5 Milyon Kişi Glokoma Bağlı Körlük Yaşıyor"
11-17 Mart Dünya Glokom Haftası nedeniyle erken teşhise dikkat çeken Medipol Mega Üniversite Hastanesi Göz Sağlığı ve Hastalıkları uzmanlarından Prof.Dr. Mehmet Selim Kocabora "Dünya Sağlık Örgütü verilerine göre Glokom dünyada körlük nedenleri arasında ikinci sırada yer alıyor.
11-17 Mart Dünya Glokom Haftası nedeniyle erken teşhise dikkat çeken Medipol Mega Üniversite Hastanesi Göz Sağlığı ve Hastalıkları uzmanlarından Prof.Dr. Mehmet Selim Kocabora "Dünya Sağlık Örgütü verilerine göre Glokom dünyada körlük nedenleri arasında ikinci sırada yer alıyor. Dünyada yaklaşık 60 milyon kişi glokom hastası olmakla birlikte 5 milyon kişi de glokoma bağlı körlük yaşıyor. Bu körlüğün geri dönüşü yok. Geç fark edilen bu sinsi hastalığa erken tanı koyabilmenin tek yolu rutin göz muayenesidir" dedi.
Halk arasında "Göz Tansiyonu" olarak bilinen glokomun özellikle 40 yaş ve üstünde görüldüğünü vurgulayan Dr.Kocabora, "Glokom genellikle göz içi basıncının artışına bağlı gelişen kronik bir görme siniri hastalığıdır. 40 yaş üstünde ki nüfusta glokom sıklığı yüzde 2'nin üzerindedir. Yaş ilerledikçe glokom riski de orantılı olarak artmaktadır ve birinci derece akrabasında glokom öyküsü olanlarda bu risk 10 kat daha fazladır" diye konuştu.

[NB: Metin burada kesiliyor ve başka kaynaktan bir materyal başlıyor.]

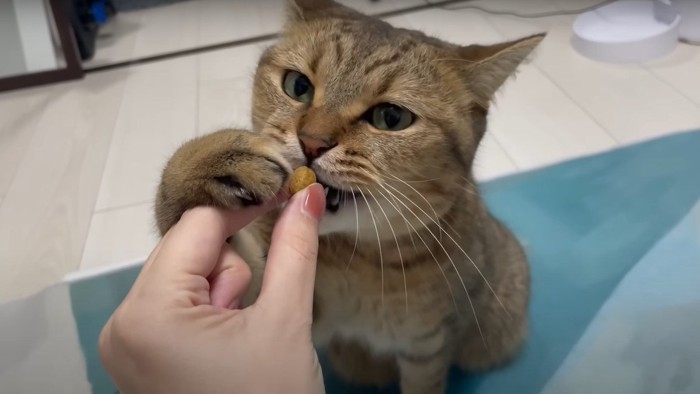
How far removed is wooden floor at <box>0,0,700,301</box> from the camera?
4.99ft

Açık ve kapalı açılı olarak iki ana çeşit glokom türü olduğunu belirten Dr.Kocabora, "Ülkemizde daha sık rastladığımız açık açılı glokomlar sinsi seyirlidir. Kapalı açılı glokom zaman zaman özellikle akşamları gelişen gelip geçici baş ve göz ağrıları ve buna eşlik eden görme bulanıklığı şikayetlerine neden olabilir. Kapalı açılı glokomun daha az görülen akut formu "glokom krizi" denen acil bir durumdur, ani olarak gözde kızarma ve şiddetli ağrı eşliğinde görme bulanıklığı ayrıca bulantı-kusma ortaya çıkar. Etnik kökene göre glokom tipi de farklıdır. Doğu Asya kökenlilerde kapalı açılı glokom, Afrika ve Avrupa kökenlilerde ise açık açılı glokom daha sıktır" dedi.

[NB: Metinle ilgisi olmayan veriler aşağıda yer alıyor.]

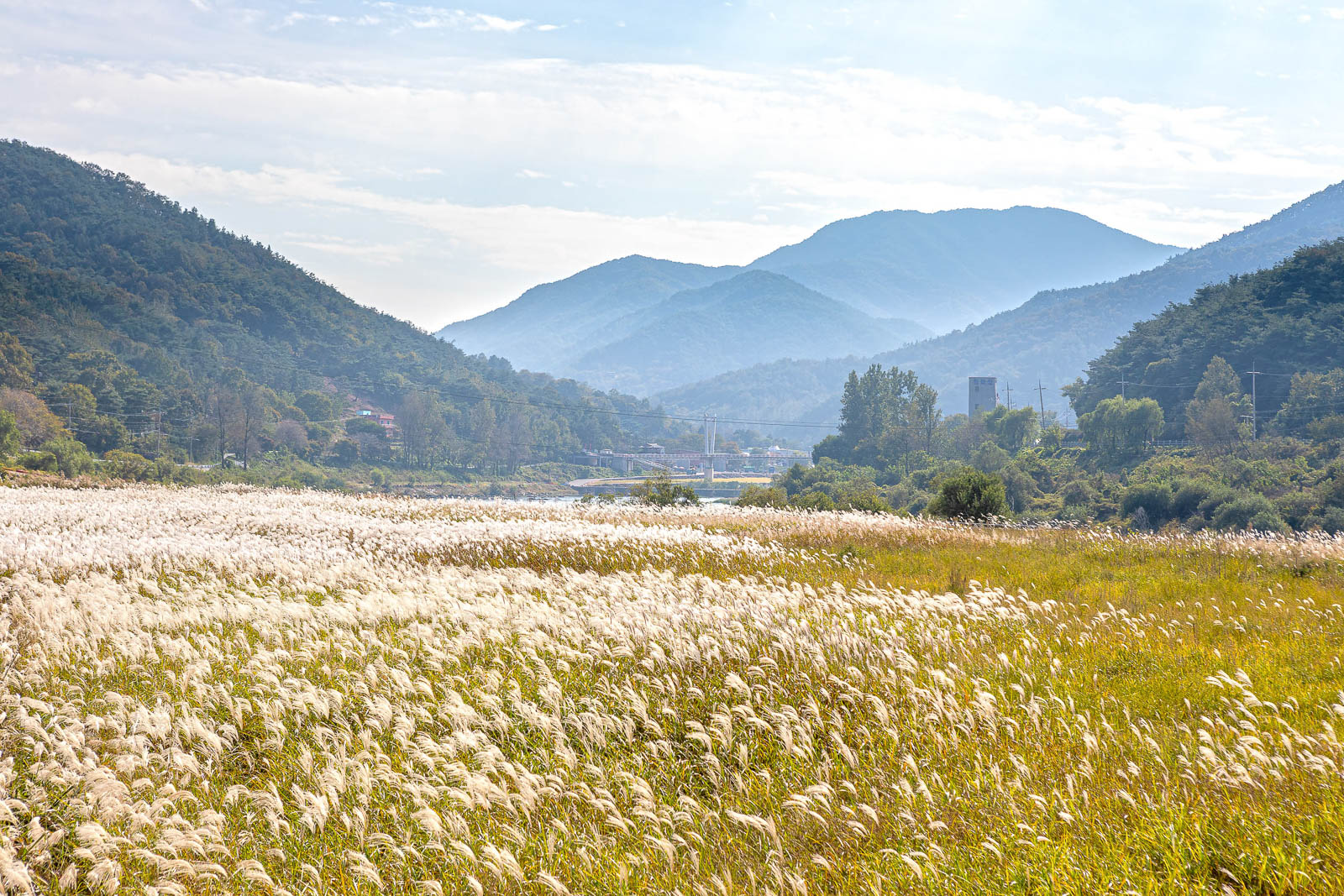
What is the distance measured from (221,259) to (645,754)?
185620 mm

GLOKOM TEDAVİSİ NASIL YAPILIR?
Glokomun tedavisinin 'göz içi basıncı' nın düşürülmesine dayandığını ifade eden Dr.Kocabora şunları söyledi;
"Tedavide ana amaç var olan görmeyi korumaktır, görme artışı genellikle mümkün olmaz. İlk aşamada damla tedavisi ile genellikle yüzde 30-40'lık bir göz içi basıncı düşmesi elde edilir. Damla kullanımı ile hastaların yarısına yakınında göz içi basıncında yetersiz düşme, hastanın doz atlaması, unutması, ilacı kullanmayı bırakması veya gelişen yan etkiler nedeniyle başarısız olmaktadır. Bu durumda lazer ve cerrahi tedavilere başvurmak durumunda kalınıyor. Kapalı açılı glokomda ani basınç artışını önleyici lazer tedavisi yanında katarakt ameliyatı da görmenin korunmasına yardımcı olur."